14 countries criticise WHO, China joint report on COVID-19 origin

14 countries have criticised WHO and China’s joint report on COVID-19 origin and called out China for withholding data.

DHARAMSALA, 31 March: As many as 14 countries have heavily criticised the World Health Organization’s (WHO) report on the origins of Covid-19 and concurred that the investigation was “significantly delayed  and lacked access to complete, original data and samples.”

The 14 countries, including the United States, Australia, Canada, the Czech Republic, Denmark, Estonia, Israel

Japan, Latvia, Lithuania, Norway, the Republic of Korea, Slovenia and the United Kingdom stated in a joint statement that it was “essential that we voice our shared concerns that the international expert study on the source of the SARS-CoV-2 virus was significantly delayed and lacked access to complete, original data and samples,” media reports said.

□ □ □ □

TO DO:
a. In the news report on the WHO-China COVID-19 origin study, which city appears in the dateline?
b. Transcribe the passage of the news report on the WHO-China COVID-19 origin study starting at "The 14 countries, including" and ending at "media reports said.".
c. Write the next few sentences of the news report on the WHO-China COVID-19 origin study, picking up after its final sentence.

□ □ □ □

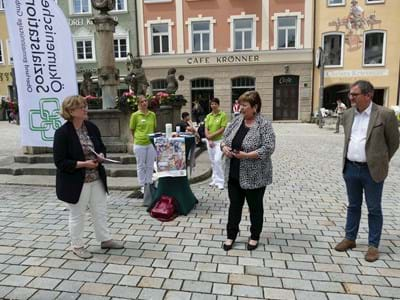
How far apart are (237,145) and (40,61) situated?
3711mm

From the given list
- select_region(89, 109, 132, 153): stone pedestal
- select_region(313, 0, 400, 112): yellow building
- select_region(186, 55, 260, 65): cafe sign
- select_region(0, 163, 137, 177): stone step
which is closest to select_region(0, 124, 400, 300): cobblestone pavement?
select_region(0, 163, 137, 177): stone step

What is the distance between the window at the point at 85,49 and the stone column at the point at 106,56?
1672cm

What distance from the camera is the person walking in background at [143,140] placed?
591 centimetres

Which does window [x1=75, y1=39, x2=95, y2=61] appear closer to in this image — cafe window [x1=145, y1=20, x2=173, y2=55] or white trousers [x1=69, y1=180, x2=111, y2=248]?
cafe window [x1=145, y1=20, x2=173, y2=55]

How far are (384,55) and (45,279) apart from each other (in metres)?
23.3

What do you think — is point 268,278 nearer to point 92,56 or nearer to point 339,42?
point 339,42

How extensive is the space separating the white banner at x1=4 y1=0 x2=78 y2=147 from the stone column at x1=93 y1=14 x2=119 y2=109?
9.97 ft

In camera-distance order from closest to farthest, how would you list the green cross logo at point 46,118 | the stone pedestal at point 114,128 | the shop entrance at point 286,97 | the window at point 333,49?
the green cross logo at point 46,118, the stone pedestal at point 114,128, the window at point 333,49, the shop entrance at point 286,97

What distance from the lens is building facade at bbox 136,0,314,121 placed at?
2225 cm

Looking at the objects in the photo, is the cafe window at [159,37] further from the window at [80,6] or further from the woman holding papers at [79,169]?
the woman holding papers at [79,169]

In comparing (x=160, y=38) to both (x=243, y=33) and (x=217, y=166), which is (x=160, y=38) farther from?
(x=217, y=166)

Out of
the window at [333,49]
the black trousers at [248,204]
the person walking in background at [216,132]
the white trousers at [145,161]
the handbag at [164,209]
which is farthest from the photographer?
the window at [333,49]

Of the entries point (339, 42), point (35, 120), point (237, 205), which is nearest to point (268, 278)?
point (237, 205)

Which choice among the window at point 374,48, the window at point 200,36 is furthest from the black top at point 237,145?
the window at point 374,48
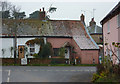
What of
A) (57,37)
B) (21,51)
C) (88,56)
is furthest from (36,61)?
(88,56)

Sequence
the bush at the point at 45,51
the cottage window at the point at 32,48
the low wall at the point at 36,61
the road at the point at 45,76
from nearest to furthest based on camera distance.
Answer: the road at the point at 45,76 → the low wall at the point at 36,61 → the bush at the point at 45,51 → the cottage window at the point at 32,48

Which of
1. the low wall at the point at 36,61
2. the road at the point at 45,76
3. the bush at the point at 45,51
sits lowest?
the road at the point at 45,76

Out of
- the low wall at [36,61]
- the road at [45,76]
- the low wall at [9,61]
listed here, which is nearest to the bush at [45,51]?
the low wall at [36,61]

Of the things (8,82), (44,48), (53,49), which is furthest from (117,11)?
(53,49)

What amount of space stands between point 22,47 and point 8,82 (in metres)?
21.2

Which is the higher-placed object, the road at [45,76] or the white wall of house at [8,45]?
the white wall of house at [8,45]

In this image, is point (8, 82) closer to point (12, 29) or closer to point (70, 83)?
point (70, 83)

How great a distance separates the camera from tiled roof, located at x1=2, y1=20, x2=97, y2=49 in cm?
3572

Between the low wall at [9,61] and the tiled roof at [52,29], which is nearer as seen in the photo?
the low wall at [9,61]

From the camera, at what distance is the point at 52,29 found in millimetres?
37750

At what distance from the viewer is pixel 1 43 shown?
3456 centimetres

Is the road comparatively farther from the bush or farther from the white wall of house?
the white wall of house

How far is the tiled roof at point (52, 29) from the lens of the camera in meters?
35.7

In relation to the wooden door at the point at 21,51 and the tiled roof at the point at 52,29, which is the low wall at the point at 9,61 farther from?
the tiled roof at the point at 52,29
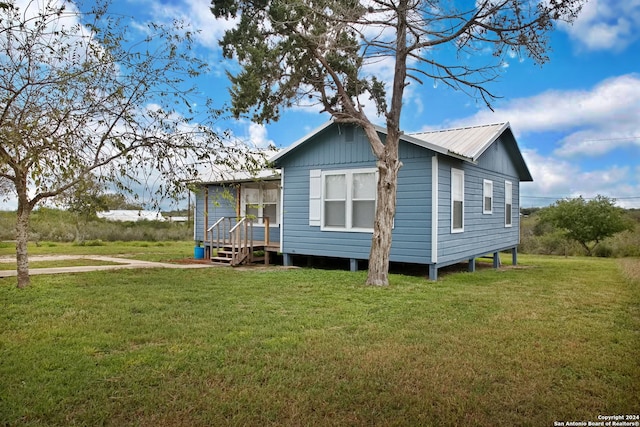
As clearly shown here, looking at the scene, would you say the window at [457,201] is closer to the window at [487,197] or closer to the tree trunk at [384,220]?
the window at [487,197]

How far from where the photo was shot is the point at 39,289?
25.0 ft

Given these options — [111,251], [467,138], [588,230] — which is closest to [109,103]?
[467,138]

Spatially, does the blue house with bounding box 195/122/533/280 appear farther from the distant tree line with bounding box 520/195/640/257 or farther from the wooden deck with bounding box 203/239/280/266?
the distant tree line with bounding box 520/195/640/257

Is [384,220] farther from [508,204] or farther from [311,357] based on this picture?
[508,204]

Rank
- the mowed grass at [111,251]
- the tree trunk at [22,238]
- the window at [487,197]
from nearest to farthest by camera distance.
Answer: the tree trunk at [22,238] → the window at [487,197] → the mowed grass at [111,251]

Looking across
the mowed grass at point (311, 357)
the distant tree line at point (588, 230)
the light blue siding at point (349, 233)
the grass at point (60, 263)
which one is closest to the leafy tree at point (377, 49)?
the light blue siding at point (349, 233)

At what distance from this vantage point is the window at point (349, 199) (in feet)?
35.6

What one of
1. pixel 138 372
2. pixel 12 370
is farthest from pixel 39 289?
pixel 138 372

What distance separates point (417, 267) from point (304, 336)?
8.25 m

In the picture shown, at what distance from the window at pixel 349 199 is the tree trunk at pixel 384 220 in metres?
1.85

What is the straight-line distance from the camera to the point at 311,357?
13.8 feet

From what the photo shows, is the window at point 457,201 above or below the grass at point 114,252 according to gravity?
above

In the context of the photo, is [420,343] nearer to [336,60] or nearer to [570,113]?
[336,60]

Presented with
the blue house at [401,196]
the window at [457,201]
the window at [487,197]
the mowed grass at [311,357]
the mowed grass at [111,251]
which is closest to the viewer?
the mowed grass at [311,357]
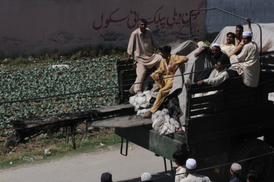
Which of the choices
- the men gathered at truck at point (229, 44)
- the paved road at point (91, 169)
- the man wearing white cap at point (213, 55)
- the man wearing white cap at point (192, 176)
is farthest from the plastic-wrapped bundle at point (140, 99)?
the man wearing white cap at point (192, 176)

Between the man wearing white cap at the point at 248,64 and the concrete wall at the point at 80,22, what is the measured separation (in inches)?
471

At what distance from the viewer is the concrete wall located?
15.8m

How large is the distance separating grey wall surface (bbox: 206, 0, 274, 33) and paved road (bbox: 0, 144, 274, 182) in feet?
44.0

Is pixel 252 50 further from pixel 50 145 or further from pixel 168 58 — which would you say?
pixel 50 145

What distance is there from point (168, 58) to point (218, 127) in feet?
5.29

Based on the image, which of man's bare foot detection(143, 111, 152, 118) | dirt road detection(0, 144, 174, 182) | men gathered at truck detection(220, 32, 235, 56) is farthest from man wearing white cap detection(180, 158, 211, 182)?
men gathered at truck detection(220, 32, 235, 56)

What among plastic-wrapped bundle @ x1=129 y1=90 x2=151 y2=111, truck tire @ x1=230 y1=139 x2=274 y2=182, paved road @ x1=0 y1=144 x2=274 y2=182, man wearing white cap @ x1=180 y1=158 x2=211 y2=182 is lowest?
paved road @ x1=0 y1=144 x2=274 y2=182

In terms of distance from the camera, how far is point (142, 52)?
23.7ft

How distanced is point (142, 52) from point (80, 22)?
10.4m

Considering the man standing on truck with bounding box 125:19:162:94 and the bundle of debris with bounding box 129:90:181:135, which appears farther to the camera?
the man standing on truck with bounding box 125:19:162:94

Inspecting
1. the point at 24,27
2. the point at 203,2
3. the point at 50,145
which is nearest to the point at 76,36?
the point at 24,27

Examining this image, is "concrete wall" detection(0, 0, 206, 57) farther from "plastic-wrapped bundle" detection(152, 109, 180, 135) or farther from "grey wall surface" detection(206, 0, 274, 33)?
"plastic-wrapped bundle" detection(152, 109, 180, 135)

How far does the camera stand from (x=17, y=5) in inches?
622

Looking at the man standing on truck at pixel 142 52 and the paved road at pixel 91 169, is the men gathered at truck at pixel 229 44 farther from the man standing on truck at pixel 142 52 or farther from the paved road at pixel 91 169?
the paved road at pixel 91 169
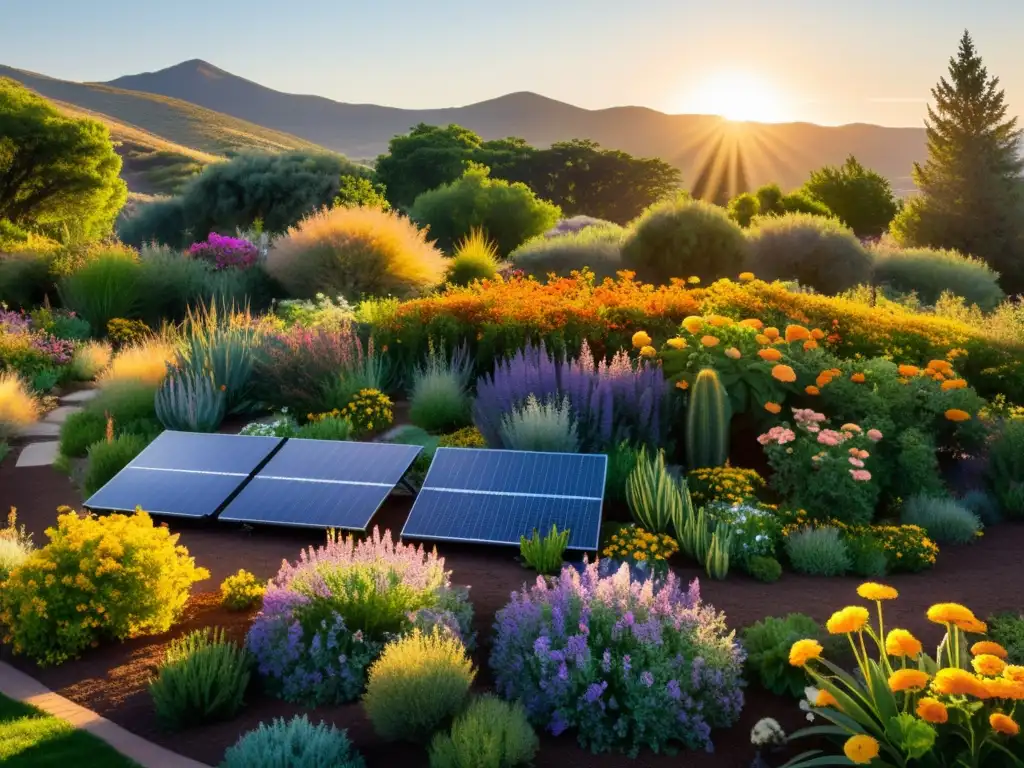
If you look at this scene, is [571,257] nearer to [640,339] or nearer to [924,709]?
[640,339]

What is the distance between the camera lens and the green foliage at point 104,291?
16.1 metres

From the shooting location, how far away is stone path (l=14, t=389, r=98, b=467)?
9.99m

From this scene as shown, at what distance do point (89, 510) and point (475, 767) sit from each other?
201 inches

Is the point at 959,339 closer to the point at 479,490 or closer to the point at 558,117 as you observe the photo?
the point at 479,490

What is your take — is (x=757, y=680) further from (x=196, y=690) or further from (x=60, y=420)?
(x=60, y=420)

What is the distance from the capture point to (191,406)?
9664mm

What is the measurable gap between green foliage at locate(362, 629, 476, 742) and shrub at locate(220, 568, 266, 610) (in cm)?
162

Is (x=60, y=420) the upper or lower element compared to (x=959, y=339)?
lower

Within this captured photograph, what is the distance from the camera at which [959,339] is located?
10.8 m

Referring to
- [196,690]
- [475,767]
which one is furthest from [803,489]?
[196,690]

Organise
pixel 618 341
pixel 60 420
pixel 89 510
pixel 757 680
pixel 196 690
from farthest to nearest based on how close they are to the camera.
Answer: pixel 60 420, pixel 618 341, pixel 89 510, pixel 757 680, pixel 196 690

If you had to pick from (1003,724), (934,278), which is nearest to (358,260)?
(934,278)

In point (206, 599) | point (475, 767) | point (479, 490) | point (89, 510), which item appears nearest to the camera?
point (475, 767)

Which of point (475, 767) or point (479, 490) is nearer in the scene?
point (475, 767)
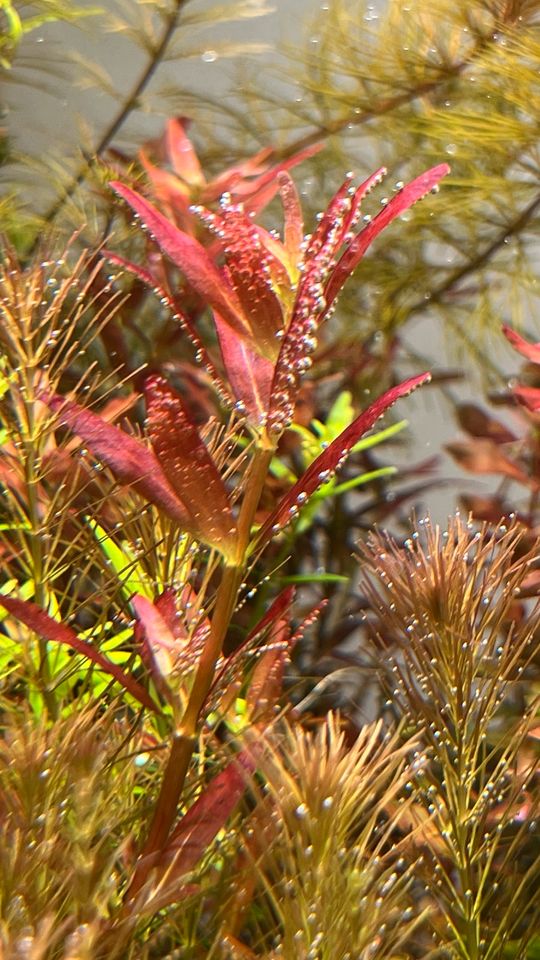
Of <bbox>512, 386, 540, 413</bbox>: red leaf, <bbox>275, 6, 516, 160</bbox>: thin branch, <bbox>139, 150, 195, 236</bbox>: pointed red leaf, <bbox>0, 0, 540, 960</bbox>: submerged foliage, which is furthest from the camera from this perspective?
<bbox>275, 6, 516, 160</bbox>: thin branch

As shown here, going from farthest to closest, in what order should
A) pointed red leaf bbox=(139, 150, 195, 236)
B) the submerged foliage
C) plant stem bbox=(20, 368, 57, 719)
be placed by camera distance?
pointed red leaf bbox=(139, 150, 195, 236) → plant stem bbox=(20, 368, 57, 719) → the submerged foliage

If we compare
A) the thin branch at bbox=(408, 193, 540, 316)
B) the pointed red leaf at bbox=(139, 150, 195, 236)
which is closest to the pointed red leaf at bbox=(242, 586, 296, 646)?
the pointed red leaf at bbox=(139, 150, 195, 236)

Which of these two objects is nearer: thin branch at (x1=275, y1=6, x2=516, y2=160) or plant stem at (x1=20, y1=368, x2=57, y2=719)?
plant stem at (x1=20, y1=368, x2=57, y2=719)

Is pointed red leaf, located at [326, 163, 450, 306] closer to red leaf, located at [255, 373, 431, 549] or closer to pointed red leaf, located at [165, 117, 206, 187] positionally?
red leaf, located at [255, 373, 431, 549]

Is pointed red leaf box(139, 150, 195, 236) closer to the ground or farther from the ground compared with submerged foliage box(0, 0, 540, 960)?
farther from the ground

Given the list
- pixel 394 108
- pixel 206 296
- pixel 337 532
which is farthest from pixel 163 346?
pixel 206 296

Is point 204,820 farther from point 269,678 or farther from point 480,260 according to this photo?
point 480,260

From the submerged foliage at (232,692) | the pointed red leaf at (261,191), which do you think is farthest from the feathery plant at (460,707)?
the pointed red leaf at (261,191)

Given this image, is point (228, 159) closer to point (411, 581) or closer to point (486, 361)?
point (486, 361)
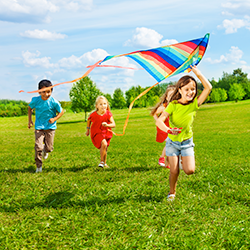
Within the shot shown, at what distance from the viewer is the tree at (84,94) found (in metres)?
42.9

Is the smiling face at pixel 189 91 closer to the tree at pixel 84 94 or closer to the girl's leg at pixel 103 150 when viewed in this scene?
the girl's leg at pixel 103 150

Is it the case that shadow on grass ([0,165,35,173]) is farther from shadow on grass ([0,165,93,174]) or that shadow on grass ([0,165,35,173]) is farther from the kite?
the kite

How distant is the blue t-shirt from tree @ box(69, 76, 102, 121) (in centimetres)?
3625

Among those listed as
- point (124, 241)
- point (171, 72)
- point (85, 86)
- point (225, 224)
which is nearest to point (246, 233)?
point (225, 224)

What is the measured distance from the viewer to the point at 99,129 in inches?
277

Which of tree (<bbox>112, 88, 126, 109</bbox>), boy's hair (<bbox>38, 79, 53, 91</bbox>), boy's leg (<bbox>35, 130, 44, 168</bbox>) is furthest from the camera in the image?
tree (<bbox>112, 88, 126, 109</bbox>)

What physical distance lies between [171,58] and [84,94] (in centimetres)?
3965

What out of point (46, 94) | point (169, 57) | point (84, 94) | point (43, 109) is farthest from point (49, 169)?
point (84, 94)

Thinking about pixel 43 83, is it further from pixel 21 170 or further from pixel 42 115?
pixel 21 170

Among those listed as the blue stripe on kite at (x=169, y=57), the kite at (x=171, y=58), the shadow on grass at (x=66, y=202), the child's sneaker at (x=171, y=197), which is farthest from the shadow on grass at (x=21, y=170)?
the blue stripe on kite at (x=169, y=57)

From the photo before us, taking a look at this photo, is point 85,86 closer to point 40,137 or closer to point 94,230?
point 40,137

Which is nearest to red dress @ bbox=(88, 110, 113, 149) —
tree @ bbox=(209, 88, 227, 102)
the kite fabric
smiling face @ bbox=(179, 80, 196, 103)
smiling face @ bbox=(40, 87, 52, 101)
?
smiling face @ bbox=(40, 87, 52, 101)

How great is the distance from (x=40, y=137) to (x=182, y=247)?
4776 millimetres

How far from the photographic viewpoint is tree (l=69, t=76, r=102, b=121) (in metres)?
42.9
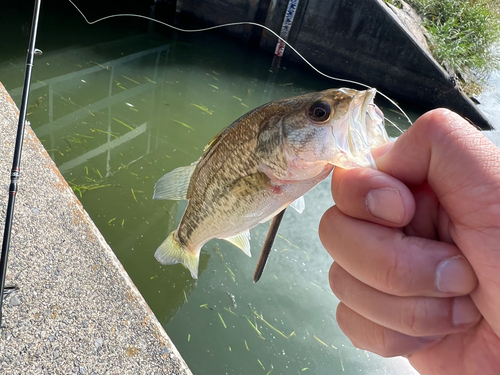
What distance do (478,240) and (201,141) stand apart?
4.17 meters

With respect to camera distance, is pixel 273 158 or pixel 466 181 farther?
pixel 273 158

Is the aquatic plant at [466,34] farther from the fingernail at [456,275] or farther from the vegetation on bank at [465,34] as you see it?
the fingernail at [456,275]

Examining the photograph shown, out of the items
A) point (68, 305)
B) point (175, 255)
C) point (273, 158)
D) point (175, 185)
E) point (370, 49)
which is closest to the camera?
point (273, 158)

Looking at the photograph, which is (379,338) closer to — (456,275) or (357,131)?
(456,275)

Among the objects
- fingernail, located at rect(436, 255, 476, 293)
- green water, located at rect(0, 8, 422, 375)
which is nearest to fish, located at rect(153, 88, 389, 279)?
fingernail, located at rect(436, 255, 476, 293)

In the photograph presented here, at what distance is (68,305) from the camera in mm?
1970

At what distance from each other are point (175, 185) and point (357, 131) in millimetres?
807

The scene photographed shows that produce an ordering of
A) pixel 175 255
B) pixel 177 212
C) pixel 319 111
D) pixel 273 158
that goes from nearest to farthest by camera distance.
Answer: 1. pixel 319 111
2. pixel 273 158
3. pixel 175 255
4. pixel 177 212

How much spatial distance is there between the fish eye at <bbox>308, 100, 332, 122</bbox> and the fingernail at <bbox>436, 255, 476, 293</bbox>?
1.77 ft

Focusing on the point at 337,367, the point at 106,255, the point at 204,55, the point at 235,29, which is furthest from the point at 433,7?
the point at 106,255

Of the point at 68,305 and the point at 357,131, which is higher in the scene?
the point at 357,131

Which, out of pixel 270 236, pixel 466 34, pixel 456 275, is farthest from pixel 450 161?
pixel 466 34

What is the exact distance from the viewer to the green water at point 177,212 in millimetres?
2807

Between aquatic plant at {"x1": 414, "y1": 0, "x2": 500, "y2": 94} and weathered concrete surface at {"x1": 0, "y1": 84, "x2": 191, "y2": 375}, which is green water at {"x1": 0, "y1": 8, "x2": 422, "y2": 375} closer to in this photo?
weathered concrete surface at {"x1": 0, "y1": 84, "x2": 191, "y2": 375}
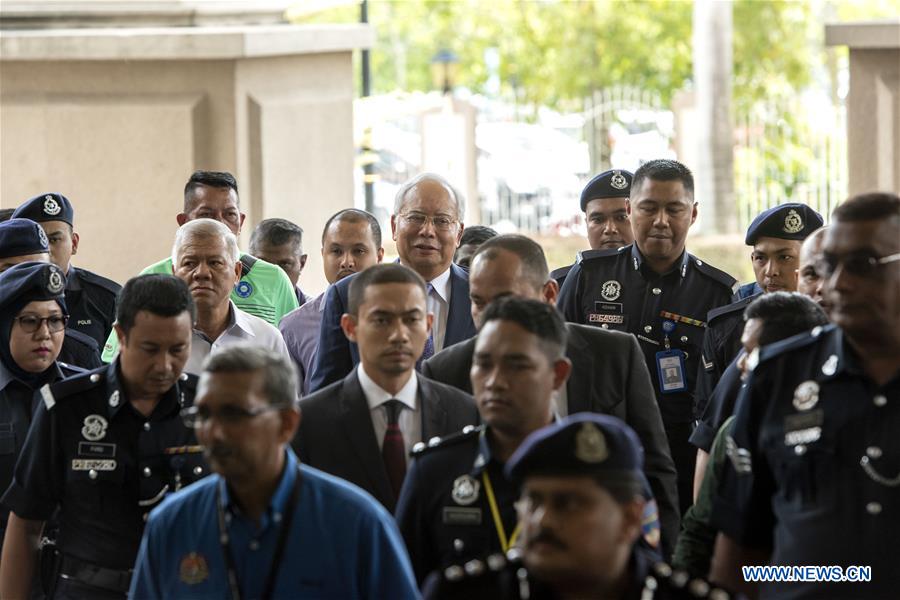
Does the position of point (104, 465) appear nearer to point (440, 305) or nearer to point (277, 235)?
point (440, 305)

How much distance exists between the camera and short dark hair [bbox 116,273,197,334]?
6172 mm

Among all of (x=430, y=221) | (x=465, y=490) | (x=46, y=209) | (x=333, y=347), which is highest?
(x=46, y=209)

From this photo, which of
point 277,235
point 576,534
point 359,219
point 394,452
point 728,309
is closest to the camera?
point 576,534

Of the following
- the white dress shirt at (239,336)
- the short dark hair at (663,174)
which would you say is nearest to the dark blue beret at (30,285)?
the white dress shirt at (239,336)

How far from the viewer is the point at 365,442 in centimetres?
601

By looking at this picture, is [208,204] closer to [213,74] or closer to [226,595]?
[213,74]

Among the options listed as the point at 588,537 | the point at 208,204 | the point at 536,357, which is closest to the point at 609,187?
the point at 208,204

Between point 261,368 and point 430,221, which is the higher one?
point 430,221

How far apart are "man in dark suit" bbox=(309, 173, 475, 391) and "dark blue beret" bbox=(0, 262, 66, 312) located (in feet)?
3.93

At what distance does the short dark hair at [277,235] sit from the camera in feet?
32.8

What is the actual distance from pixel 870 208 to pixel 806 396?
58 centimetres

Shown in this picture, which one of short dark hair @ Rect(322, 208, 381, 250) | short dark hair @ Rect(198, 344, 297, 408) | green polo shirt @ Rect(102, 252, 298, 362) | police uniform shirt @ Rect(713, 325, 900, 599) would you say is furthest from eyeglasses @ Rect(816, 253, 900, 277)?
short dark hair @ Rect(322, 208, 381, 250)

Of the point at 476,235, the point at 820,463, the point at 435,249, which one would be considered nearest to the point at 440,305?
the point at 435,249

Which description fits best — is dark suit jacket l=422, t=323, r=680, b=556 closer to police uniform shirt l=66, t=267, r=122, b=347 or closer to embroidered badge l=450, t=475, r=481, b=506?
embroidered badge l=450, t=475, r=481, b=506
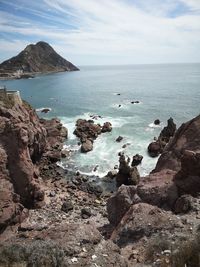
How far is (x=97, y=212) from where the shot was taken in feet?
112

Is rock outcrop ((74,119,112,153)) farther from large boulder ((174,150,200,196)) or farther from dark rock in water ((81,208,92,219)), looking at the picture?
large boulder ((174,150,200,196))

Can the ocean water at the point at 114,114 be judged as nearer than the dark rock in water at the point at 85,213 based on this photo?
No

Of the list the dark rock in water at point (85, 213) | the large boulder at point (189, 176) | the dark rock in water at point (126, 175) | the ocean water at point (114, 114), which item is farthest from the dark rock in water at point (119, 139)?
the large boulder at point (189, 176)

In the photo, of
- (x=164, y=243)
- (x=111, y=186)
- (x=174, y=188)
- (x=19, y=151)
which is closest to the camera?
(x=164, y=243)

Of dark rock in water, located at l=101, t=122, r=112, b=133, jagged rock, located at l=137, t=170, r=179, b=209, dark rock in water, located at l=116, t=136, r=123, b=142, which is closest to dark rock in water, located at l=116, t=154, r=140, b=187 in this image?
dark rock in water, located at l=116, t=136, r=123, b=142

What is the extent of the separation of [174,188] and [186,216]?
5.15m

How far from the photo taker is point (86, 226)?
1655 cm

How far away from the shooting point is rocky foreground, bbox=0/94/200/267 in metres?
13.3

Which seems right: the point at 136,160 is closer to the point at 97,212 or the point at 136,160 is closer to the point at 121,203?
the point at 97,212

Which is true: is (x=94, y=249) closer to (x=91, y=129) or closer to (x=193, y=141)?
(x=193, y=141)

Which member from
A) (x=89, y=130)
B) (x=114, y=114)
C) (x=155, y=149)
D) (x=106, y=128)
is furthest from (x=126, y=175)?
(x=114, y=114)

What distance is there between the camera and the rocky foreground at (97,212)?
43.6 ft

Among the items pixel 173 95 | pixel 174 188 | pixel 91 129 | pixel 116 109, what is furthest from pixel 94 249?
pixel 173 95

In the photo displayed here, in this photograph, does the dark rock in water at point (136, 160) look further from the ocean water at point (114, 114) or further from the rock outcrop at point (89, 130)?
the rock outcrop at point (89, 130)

□ □ □ □

ANSWERS PROVIDED:
a. Dharamsala

b.
The 14 countries, including the United States, Australia, Canada, the Czech Republic, Denmark, Estonia, Israel

Japan, Latvia, Lithuania, Norway, the Republic of Korea, Slovenia and the United Kingdom stated in a joint statement that it was “essential that we voice our shared concerns that the international expert study on the source of the SARS-CoV-2 virus was significantly delayed and lacked access to complete, original data and samples,” media reports said.

c.
The group has however declared that they fully “support” the WHO’s efforts to bring an end to the pandemic, including understanding how it “started and spread.”

Holding China accountable for “withholding access to complete, original data and samples,” the statement added that “going forward, there must now be a renewed commitment by WHO and all Member States to access, transparency, and timeliness.”

The development came after the long-awaited report by experts appointed by the WHO and their Chinese counterparts concluded that the COVID-19 probably came to humans from animals and declaring a lab leak “extremely unlikely” as the cause of the pandemic.

Additionally, the WHO Director-General Tedros Adhanom Ghebreyesus has also concurred on Tuesday that “data was withheld from WHO investigators who travelled to China to research the origins of the coronavirus epidemic.”

“In my discussions with the team, they expressed the difficulties they encountered in accessing raw data,” Tedros has said and added that  “I expect future collaborative studies to include more timely and comprehensive data sharing.”

Notwithstanding the report that concluded a laboratory leak as the “least likely hypothesis,” Tedros has stated that “this requires further investigation, potentially with additional missions involving specialist experts, which I am ready to deploy.”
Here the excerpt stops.